Sunlight research highlights the political and economic advantages of lobbying. For example, one Sunlight study revealed that the more tax bills companies lobby on, the lower their effective tax rate. The ten Fortune 100 companies that lobbied on 50 or more bills since 2008 paid an average effective tax rate of 17.1% in 2010; the ten companies that lobbied on between 25 and 49 bills paid an average effective tax rate of 18%; the remaining publicly traded companies paid an average effective tax rate of 26%.
The fight for greater transparency in Washington politics has a new tool at its disposal. The OpenSecrets.org website now groups together information from various sources about organisations in Washington on a company’s profile. They could be campaign contributions, lobbying expenses or how many members of Congress invest in a company.
The profiles cover over 20,000 organisations, including corporations, labour unions and trade organisations. The profiles even indicate which bill was the subject of the greatest amount of lobbying, and which lobbyists the organisation employed to spin the revolving door. Google’s profile, for instance, ties together the US$9.7 million the company has spent on lobbying this year (seventh on the list of 3,874 organisations) with the US$2.3 million that the company’s employees and PAC have given this election cycle. The data reveals that Google’s PAC has made around US$600 million in contributions this cycle, and has given slightly more to Republicans than Democrats. But it also shows that employees have given more than the PAC has, and these individual contributions go overwhelmingly to Democrats.
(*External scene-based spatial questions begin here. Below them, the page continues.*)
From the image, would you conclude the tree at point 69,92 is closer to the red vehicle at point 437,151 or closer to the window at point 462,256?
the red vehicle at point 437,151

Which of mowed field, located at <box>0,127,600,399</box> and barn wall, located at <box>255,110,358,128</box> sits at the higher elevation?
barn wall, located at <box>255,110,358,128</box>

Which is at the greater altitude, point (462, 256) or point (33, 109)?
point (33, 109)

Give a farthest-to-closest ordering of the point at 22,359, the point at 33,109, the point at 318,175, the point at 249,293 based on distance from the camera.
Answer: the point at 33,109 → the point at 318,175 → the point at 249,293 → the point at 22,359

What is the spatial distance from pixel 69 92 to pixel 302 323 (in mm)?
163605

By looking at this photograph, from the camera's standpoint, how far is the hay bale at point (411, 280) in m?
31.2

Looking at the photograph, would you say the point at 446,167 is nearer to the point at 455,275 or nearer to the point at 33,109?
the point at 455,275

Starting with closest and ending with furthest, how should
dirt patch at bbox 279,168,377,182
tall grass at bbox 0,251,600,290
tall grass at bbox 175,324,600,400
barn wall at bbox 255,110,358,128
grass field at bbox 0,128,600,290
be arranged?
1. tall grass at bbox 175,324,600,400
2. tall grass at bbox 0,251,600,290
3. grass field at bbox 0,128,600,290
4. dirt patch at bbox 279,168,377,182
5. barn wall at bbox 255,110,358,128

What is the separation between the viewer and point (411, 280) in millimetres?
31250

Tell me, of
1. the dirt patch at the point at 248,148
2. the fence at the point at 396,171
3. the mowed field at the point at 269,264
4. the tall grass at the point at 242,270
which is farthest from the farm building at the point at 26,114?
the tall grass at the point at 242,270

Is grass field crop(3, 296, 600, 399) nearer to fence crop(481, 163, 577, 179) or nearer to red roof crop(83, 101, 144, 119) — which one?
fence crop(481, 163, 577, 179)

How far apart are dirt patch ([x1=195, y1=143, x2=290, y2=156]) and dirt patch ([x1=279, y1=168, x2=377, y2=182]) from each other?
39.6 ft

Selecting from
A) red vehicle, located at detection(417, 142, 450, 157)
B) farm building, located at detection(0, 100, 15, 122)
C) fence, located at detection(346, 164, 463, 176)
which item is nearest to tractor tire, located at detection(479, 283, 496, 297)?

An even starker split between the company and many of its employees was found for BP. As an oil company, the company’s PAC predictably has a strong preference for Republicans, but its employees gave almost evenly to both parties. The BP profile shows how the data gives users a quick snapshot of a company’s lobbying interests. For example, the piece of legislation that BP has most frequently lobbied was H.R. 1229 - Putting the Gulf of Mexico Back To Work Act. And the profile also shows that 30 of the 47 lobbyists Google has employed this year previously worked for the US Government.
This type of data is only likely to increase the massive levels of cynicism which Drutman says is the common attitude to US politics (80% of Americans believe Washington is run by corrupt lobbyists).
But Drutman believes the growing disillusionment can be harnessed in a positive way if people are empowered by knowing what is going on behind the scenes. He said:
Transparency and awareness is the first step. After that, technology has a key role. Anyone can go to their computer and get involved, registering approval or complaining. There’s no need any longer to scan the Congressional Register or Federal Record. People might think we are a long way from re-empowering average Americans, but history is littered with the corpses of Kings who thought no one would ever complain.